Ruy Castro é quem relembra a anedota no divertidíssimo O Anjo Pornográfico, até agora a maior e mais completa biografia de Nelson Rodrigues:
“Protesto em nome da família brasileira!”, gritou um espectador exaltado, em cena aberta de Beijo no Asfalto (1961).
O motivo da revolta era uma fala de Selminha, interpretada por Fernanda Montenegro, quando ela tentava defender a virilidade de seu marido Arandir (Oswaldo Loureiro) contra as sórdidas insinuações do delegado Cunha (Ítalo Rossi) de que Arandir fosse homossexual:
“Eu conheço muitas que é uma vez por semana, duas e, até, quinze em quinze dias. Mas meu marido é todo dia! Todo dia! Todo dia! (Num berro selvagem.) Meu marido é homem! Homem!
O Anjo Pornográfico, págs. 313-314.
Na mesma época, gente mais ilustrada e mais importante também protestava em nome da Família Brasileira. É o caso de Carlos Lacerda. Embora soubesse que Nelson Rodrigues fosse mais direitista que J. Edgar Hoover, não se cansava de proclamar que o dramaturgo era parte do plano comunista do jornal A Última Hora para destruir a sempre ameaçada Família Brasileira.

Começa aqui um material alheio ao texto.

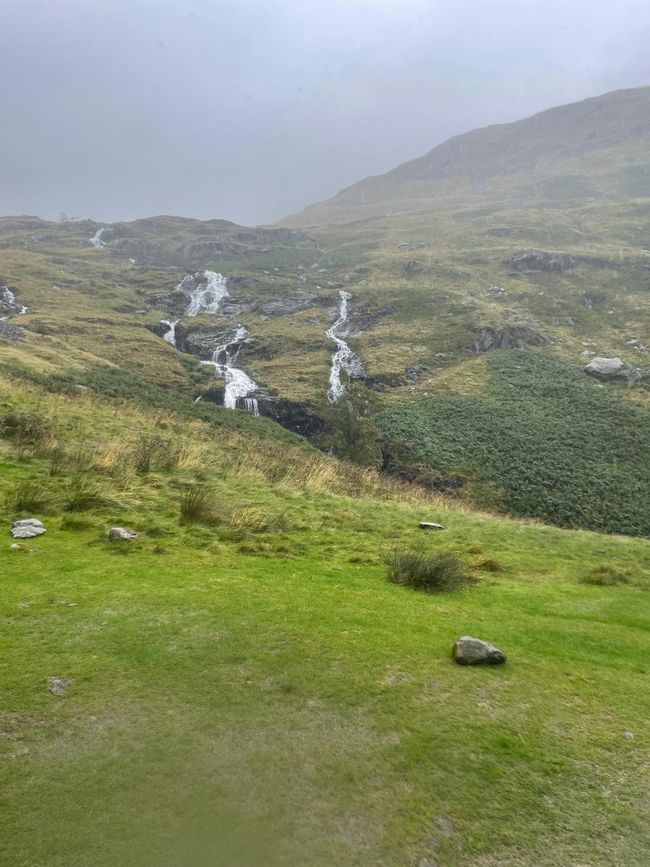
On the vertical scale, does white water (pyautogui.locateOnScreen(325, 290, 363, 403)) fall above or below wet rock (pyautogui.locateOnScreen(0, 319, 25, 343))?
below

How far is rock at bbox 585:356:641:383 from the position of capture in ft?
161

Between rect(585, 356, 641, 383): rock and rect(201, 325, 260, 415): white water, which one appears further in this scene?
rect(585, 356, 641, 383): rock

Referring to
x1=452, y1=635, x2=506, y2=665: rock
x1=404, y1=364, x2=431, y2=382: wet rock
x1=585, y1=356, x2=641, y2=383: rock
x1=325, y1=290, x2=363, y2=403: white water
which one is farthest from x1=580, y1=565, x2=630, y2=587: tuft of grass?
x1=585, y1=356, x2=641, y2=383: rock

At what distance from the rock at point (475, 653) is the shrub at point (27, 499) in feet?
26.3

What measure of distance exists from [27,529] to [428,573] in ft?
23.2

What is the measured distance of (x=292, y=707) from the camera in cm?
483

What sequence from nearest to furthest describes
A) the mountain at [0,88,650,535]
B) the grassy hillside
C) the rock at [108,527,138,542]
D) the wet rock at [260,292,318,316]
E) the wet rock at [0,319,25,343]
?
the grassy hillside < the rock at [108,527,138,542] < the mountain at [0,88,650,535] < the wet rock at [0,319,25,343] < the wet rock at [260,292,318,316]

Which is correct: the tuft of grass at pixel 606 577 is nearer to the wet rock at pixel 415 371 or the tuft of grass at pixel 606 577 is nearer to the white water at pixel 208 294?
A: the wet rock at pixel 415 371

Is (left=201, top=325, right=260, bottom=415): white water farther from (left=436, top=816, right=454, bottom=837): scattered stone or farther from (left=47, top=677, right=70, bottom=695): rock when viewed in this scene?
(left=436, top=816, right=454, bottom=837): scattered stone

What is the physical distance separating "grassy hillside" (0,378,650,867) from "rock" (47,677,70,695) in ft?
0.23

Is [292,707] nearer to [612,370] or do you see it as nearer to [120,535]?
[120,535]

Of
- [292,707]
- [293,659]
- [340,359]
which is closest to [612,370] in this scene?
[340,359]

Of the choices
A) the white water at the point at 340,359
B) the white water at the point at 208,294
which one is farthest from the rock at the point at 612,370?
the white water at the point at 208,294

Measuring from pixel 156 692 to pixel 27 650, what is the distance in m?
1.53
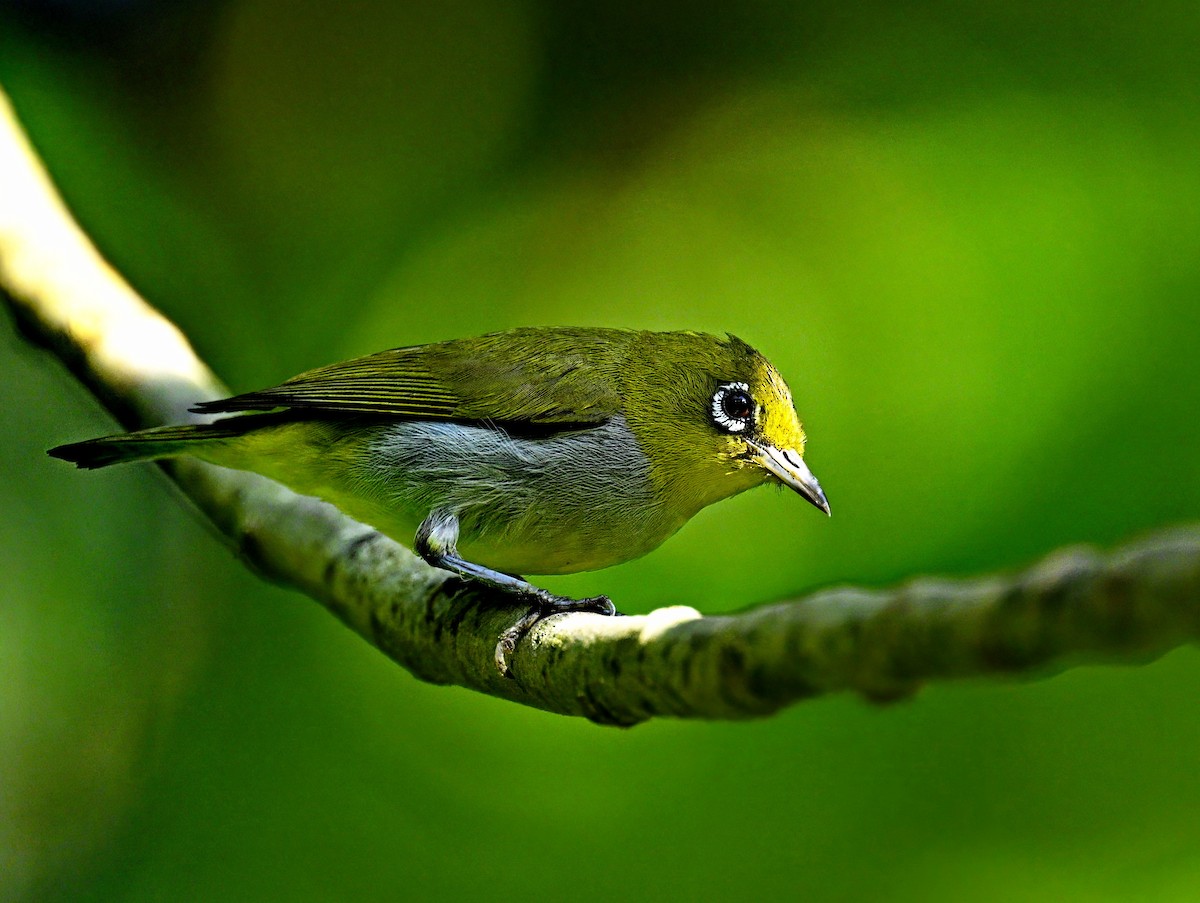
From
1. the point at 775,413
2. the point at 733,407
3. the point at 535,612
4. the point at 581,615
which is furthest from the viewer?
the point at 733,407

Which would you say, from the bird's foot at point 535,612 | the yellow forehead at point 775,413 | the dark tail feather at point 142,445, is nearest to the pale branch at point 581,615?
the bird's foot at point 535,612

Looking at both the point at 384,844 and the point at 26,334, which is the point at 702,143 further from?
the point at 384,844

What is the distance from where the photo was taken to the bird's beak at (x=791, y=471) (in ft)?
10.9

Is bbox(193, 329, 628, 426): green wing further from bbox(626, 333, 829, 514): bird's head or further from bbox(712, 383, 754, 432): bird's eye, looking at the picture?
bbox(712, 383, 754, 432): bird's eye

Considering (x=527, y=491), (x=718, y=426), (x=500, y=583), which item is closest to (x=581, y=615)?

Claro que tudo não passava de oportunismo retórico. Lacerda queria destruir Getúlio Vargas, mas antes precisava destruir a sua base na imprensa, A Última Hora, e não havia estratégia mais apropriada do que atacar a maior estrela do jornal.
O curioso é que a Família Brasileira não foi ameaçada só por peças e artigos de esquerdistas que na verdade eram direitistas, mas também pelo chamado capitalismo cultural. Ao longo das décadas de 1970 e 80, os milhares de leitores brasileiros do panfleto socialista Para Ler o Pato Donald tinham certeza de que o imperialismo ianque estava corroendo a América Latina com a ajuda das histórias em quadrinhos.
Nos gibis da Disney, por exemplo, os personagens centrais são tios e sobrinhos — e não pais e filhos — porque o objetivo do Tio Sam é sabotar as relações familiares e consolidar as relações baseadas na “hierarquia do capital”. Dentro dessa lógica, proteger a família não seria coisa de direitistas conservadores e reacionários, mas de esquerdistas dispostos a resistir à imoralidade da economia de mercado!
E hoje, quem será que está rondando para dar o bote na coitadinha da Família Brasileira? A resposta pode ser encontrada em expressões como “ideologia de gênero” e “gayzismo generalizado”. Enquanto a primeira é difundida por uma esquerda satânica e inescrupulosa, o segundo encontra as suas bases num capitalismo ávido por seduzir novos públicos consumidores.
Naturalmente, uma entidade sitiada como a Família Brasileira precisa de defensores. Não foi apenas o Carlos Lacerda que teve a brilhante ideia de lucrar com a proteção de um modelo que atualmente estaria sendo atacado por teorias de gênero e pelo Museu Queer. Os maiores canalhas que ocuparam e ocupam o Congresso seriam capazes de esfolar a unha do dedo mindinho pela Família Brasileira — Eduardo Cunha entre eles.
A grande verdade, entretanto, é que a Família Brasileira está indo muito bem, obrigado. Se os homossexuais lutam para aderir ao modelo, significa que a instituição ainda tem um longo futuro pela frente. Quando os héteros não aguentarem mais a barra, os gays assumirão o comando para levar o barco adiante. Longe vai o tempo em que eles desejavam os becos escuros e os clubes sodomíticos como áreas de atuação.
Querem agora o casamento civil, a adoção de crianças carentes, aquela cerquinha branca no jardim, samambaias na janela da sala, uma carteirinha de sócios para jogar tênis no Country Club, a monotonia do leito conjugal e a necessidade de uma DR a cada três dias, ou seja, tudo o que caracteriza a boa e velha Família Brasileira, mais prestigiada do que nunca.
Não há motivo para alarmismo, minha gente. O fim dos tempos pode até acenar no horizonte, mas a Família Brasileira não vai largar o osso. De jeito nenhum. Se foi mais forte do que a esquerda e a direita em fogo cruzado, por que sucumbiria a uma simples revolução de costumes?